Monday, 23 November 2009

Where is modern art now?

This series on BBC4 may have been on for weeks, but I have only just discovered it!!! I have to say, before this course there is not a chance I would watch programmes like this and see it through to the finish.  Infact, I would even admit that I was thoroughly absorbed in it and fascinated.  This in itself shows that the course has been a great catalyst in my learning and opened my eyes considerably.  Now open, I'm hungry for more and more information and knowledge about photographers and artists.  In particular it is contemporary art and photography that I'm currently wanting to know more about.

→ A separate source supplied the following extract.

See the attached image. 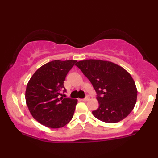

I am already finding images that I viewed for example by Arbus, Eggleston, Gursky, Goldin that I didn't really 'get' at the beginning of the course are becoming more familiar and I'm appreciating more. I just wish my base knowledge on art and artists was better and it will take me some time before I'm truly familiar with them and even longer to really understand which artists I can associate with best.  There are a few that I feel are beginning to surface at the moment.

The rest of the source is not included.